EXERCISE AIM — Going line by line through the records below, count those with the word "California" and give only the count.

══ RECORDS FOR THIS EXERCISE

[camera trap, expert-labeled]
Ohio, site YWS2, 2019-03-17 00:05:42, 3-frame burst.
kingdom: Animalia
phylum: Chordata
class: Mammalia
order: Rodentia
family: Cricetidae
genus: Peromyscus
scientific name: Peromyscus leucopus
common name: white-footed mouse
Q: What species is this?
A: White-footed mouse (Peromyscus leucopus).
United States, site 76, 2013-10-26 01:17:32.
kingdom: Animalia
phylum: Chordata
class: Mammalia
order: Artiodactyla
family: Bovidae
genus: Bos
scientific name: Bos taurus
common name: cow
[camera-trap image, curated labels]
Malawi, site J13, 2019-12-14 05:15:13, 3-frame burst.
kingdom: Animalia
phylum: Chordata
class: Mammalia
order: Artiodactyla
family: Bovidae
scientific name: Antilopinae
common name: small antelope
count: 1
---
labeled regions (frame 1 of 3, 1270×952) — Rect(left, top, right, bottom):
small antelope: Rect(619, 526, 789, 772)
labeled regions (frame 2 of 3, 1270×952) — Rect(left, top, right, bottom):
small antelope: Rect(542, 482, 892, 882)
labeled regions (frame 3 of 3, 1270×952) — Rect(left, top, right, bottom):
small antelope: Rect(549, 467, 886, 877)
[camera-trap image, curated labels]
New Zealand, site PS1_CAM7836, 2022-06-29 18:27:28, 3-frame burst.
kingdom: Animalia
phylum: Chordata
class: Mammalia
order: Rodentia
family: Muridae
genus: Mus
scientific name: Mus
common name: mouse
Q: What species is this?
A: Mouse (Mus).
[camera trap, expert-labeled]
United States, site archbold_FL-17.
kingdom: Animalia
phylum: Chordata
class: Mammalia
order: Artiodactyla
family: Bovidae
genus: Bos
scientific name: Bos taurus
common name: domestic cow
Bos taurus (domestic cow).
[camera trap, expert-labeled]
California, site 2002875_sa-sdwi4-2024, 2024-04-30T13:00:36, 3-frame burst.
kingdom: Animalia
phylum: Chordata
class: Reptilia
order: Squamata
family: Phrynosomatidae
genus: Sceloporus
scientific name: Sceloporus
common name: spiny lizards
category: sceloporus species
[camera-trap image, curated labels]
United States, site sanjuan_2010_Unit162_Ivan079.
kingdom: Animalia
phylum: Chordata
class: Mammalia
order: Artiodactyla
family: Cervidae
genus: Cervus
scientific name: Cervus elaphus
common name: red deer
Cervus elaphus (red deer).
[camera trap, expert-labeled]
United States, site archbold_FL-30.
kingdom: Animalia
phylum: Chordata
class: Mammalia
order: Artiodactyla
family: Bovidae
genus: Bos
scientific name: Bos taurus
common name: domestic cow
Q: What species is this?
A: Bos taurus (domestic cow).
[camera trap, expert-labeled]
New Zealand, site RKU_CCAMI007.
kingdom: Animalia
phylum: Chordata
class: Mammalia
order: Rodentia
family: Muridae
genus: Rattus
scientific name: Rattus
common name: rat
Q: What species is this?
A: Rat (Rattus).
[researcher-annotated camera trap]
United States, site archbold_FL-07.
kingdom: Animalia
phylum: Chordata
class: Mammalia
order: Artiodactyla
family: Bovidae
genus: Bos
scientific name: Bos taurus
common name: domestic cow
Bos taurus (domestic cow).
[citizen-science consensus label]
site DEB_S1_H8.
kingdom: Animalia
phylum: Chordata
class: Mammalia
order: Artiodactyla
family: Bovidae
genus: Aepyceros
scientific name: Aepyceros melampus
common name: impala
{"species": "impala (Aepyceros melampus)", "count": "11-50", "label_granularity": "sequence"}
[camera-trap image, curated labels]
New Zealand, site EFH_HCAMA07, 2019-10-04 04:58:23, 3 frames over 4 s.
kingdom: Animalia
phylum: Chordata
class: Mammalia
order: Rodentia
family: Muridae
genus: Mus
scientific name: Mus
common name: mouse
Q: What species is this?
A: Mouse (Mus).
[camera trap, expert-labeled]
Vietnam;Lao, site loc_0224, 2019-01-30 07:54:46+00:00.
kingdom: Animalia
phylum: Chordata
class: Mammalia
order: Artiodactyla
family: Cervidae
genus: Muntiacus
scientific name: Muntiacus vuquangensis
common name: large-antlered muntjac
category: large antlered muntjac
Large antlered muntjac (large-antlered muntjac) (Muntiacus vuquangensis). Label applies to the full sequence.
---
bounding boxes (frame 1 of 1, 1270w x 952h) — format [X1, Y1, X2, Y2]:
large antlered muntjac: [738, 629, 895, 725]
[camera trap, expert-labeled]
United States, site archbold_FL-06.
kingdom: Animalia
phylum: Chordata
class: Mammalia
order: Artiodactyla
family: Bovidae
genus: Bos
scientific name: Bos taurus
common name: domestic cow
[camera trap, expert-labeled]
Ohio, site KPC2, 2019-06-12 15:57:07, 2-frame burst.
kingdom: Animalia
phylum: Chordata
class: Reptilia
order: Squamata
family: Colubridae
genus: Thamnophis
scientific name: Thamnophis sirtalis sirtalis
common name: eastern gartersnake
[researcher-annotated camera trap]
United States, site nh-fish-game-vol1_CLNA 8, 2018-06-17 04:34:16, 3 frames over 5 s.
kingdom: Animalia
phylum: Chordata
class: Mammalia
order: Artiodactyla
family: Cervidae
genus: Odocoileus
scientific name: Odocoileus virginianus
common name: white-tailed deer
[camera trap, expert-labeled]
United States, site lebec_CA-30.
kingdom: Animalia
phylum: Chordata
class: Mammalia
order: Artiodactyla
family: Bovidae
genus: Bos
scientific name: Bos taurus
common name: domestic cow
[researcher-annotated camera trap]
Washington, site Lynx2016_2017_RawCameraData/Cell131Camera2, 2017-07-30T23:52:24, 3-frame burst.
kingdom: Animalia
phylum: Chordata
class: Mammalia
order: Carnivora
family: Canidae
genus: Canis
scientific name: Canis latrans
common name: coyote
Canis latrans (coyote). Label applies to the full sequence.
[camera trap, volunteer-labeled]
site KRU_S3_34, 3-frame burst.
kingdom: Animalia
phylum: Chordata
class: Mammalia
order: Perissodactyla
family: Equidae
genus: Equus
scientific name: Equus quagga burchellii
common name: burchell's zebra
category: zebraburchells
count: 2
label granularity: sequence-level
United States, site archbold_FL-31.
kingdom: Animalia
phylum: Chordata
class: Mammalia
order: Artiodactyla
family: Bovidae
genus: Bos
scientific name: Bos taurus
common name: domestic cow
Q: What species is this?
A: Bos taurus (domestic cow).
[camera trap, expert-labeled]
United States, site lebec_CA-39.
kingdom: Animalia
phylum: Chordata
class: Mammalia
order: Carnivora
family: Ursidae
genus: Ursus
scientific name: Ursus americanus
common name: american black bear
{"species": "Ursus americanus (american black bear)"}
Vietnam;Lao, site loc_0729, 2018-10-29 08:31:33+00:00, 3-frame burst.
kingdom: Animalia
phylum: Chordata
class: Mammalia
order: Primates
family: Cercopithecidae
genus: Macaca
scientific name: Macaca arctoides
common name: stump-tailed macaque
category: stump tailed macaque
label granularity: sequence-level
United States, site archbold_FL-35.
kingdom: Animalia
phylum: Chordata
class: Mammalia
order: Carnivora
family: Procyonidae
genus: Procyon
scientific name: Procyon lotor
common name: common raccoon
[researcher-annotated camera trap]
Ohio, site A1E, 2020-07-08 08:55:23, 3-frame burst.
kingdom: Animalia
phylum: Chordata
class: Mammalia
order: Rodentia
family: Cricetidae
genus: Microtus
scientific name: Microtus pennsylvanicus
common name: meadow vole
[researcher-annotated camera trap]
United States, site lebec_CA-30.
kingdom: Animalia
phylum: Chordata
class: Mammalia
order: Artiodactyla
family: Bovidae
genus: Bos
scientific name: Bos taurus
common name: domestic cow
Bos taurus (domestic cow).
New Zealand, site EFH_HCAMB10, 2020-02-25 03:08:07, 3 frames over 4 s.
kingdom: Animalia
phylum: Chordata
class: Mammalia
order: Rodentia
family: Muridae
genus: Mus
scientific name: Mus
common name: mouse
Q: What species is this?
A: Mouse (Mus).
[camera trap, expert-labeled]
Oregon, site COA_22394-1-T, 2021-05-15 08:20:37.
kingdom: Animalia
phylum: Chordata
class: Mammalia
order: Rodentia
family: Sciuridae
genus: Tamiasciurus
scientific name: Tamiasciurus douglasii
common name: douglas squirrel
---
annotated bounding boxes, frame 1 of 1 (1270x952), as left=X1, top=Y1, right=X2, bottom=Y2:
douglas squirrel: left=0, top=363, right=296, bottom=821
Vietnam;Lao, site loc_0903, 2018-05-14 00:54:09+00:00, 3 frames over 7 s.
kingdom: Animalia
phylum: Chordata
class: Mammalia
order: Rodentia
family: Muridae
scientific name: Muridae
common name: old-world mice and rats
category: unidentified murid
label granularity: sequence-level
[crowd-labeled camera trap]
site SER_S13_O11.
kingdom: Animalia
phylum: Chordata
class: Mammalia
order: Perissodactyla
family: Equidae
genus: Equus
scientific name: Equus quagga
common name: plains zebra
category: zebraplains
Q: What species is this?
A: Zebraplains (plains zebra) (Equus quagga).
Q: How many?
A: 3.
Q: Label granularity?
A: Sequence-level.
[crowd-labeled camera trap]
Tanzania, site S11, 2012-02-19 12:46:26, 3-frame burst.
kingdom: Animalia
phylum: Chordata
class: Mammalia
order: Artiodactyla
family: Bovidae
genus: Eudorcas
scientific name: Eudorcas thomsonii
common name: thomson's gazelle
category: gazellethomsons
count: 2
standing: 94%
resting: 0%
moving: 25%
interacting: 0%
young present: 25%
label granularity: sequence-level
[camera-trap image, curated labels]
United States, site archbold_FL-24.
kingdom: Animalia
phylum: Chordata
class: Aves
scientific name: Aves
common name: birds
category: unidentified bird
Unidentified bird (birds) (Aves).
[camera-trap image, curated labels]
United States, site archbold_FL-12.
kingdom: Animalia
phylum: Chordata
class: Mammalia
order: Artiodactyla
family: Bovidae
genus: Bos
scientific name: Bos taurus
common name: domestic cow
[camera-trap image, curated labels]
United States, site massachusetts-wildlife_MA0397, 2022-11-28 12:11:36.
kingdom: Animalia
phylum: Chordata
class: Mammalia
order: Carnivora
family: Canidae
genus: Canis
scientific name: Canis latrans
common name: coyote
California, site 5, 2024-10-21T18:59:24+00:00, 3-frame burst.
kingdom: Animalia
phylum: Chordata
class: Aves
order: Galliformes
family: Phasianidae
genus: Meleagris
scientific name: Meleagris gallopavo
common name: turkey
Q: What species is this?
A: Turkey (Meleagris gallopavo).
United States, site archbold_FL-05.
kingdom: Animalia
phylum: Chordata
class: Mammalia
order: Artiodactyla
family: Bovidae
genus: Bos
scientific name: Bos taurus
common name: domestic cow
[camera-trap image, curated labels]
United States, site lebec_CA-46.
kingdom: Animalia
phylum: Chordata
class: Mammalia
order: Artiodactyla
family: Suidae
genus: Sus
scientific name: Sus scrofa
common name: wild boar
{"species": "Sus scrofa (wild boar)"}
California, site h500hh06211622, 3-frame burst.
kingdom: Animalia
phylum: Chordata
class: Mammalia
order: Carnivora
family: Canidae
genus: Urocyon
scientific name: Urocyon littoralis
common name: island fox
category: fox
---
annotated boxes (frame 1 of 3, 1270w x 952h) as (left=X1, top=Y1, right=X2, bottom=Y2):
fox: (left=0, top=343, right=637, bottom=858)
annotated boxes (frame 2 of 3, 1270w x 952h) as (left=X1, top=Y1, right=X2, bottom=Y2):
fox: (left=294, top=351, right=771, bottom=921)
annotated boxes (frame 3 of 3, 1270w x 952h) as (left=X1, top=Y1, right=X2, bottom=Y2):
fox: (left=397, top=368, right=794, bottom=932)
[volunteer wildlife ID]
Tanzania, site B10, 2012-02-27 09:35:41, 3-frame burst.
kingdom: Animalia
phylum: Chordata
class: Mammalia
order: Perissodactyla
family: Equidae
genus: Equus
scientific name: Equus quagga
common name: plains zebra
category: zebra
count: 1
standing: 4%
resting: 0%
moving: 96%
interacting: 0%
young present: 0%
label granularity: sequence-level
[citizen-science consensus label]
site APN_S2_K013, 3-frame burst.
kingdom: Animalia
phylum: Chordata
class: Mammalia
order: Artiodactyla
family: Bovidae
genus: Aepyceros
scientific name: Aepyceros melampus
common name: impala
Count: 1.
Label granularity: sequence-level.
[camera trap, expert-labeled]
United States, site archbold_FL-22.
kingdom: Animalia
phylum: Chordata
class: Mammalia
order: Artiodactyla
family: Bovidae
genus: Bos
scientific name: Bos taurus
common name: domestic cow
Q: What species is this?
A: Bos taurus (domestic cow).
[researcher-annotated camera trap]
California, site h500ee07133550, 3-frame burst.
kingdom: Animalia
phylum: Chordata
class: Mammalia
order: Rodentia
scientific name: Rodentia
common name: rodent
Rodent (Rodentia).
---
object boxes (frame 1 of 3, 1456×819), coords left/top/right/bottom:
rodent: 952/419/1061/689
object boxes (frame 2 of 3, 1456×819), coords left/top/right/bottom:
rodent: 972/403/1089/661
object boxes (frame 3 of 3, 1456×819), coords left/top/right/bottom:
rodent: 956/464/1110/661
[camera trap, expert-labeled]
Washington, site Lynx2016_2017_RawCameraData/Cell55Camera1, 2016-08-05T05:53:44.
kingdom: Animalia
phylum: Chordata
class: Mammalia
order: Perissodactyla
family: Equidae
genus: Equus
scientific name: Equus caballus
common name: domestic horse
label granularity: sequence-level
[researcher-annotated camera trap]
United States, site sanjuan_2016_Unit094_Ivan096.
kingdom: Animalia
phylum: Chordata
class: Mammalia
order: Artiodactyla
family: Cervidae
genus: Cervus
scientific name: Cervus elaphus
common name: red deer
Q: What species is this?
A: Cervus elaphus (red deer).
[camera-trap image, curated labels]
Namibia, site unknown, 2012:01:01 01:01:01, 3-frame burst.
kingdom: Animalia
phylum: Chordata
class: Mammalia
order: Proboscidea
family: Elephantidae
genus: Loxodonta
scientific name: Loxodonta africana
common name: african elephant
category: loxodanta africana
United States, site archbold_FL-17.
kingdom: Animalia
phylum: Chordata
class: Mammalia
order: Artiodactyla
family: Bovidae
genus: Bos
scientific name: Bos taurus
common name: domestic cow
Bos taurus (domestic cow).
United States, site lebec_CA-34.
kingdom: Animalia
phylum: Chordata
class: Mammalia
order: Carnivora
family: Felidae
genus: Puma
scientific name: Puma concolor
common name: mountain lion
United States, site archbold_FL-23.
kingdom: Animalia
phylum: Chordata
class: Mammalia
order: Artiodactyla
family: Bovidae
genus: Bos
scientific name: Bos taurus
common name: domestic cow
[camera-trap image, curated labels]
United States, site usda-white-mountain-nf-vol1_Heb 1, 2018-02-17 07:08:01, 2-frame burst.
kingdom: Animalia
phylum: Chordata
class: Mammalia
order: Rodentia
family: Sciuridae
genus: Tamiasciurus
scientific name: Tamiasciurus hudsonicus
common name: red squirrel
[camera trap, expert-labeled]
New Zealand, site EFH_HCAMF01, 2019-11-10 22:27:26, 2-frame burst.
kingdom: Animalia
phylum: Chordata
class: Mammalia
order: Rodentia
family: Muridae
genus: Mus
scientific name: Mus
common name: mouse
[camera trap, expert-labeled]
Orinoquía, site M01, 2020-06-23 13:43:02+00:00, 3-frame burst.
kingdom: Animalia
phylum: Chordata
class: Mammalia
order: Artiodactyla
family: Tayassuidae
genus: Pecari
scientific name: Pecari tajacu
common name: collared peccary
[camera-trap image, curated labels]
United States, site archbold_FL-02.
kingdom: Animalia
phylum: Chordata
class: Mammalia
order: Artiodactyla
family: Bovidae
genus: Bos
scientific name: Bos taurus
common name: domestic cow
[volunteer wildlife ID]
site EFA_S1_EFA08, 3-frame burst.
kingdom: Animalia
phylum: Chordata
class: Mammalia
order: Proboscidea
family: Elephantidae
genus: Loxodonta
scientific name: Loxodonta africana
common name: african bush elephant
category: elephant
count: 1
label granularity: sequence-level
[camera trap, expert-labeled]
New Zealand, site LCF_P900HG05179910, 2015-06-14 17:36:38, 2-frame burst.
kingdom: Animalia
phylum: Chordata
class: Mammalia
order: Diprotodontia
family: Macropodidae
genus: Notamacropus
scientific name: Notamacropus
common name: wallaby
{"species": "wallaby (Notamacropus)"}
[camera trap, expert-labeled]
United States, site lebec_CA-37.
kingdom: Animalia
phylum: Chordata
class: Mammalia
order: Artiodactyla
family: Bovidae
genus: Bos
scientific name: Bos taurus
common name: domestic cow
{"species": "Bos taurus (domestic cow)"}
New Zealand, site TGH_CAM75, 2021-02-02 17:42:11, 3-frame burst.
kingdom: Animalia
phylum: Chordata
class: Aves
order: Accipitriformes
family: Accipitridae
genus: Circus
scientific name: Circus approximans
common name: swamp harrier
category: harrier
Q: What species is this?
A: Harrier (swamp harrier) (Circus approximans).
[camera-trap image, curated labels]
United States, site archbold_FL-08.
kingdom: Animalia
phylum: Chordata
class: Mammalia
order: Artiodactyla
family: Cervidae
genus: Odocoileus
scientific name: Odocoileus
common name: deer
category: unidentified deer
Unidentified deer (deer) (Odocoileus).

════

RESULT BELOW — 4